In one of many similar incidents, a mob chanting “Russia for Russians” and “White power” marched through a south Moscow district in October 2013 after an Azerbaijani immigrant killed a young man. In another incident, rioters stormed into a market where a large number of immigrants are employed.

In a sign of the Russian government’s nervousness about rising nationalism, police locked down the area around the Kremlin as scattered disorder continued for days.

Russian authorities responded to the rioting by rounding up, apparently at random, thousands of immigrants — many of whom possessed work permits and the right to reside in Russia — and incarcerated them in a makeshift tent camp in Moscow. Tanya Lokshina, Russia program director at Human Rights Watch, described conditions at the tent camp as “inhuman.”

With about 50 percent of all Russians professing nationalist and anti-immigration views in opinion polls, calls for the introduction of a visa regime with former Soviet republics have been growing. But Russian President Vladimir Putin has opposed such a move.

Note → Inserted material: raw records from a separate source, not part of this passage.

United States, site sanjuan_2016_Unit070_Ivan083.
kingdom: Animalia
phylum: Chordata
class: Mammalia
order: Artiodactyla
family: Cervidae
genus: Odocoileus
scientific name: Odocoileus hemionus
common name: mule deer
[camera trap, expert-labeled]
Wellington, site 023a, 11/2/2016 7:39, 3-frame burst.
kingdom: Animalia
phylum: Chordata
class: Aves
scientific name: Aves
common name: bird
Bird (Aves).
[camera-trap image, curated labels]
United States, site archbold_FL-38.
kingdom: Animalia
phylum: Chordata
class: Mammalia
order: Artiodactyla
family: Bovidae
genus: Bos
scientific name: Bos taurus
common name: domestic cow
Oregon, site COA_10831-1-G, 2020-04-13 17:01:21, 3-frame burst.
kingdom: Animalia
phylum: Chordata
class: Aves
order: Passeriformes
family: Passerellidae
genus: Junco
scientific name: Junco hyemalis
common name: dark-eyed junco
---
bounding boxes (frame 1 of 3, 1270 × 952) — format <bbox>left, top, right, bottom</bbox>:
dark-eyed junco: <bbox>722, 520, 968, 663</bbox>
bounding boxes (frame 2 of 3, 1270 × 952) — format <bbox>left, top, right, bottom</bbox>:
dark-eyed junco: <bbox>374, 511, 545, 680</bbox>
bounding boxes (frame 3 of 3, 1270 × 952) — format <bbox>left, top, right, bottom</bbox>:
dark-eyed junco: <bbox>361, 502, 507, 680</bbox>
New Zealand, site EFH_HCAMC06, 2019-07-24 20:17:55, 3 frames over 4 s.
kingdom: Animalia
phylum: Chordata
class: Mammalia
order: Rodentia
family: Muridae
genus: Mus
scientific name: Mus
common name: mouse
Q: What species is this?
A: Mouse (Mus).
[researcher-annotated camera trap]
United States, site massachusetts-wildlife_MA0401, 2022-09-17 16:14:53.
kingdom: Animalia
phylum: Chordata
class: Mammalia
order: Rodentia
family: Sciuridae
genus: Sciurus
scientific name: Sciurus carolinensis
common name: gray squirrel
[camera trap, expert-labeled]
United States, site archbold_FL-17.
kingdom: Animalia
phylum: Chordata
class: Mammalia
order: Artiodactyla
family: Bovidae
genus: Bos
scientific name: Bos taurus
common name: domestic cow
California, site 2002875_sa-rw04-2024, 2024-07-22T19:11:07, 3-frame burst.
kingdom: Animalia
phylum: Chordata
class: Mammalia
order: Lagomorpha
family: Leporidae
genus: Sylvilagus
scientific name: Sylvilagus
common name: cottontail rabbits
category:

“A visa regime would mean that we are pushing former Soviet republics away,” Mr. Putin said last year. “But we need to bring them closer.”

Mr. Putin’s stance has been criticized by opposition politicians such as Alexei Navalny, who led massive anti-Kremlin protests in 2011 and 2012. (The opposition leader is under house arrest as he awaits trial on disputed fraud charges.)

“I don’t know why I need a visa for France or Germany, whereas any citizen of Kyrgyzstan and Tajikistan can buy a one-way ticket and come here [to Russia],” Mr. Navalny said in a debate ahead of last year’s Moscow mayoral elections.

But Mukhamad Amin Madzhumder, head of the Russian Federation of Migrants, believes that scrapping visa-free agreements with former Soviet republics in Central Asia is unworkable.

“Firstly, there are already millions of immigrants from these countries in Russia,” he said. “Secondly, Russia’s borders with the Central Asia republics are so huge that they are almost impossible to control.”

Immigrants throughout Russia frequently complain of “slavelike” labor conditions. Reports say Tajiks and other “guest workers” from Central Asia often are forced to work without pay by employers who take away their passports and keep them under guard.

Rumors circulated online and in Russian media this month that 100,000 immigrants were planning to protest in the streets of Moscow.

Relations are tense in Moscow and other large cities between ethnic Russians and “internal migrants” from mainly Muslim republics such as Chechnya, in the volatile North Caucasus region.

Last summer, residents of a small town in southern Russia blocked a highway and demanded that authorities expel Chechens living there after a 16-year-old Chechen was charged with killing an off-duty soldier in a brawl.

Along with the south Moscow nationalist riots in October, these were the most serious race-related disturbances in Russia since late 2010, when about 5,000 people rioted in Moscow after an ethnic Russian soccer fan was killed by a group of youths from the North Caucasus region. President Dmitry Medvedev at the time called nationalist tensions “a threat to the very stability of Russia.”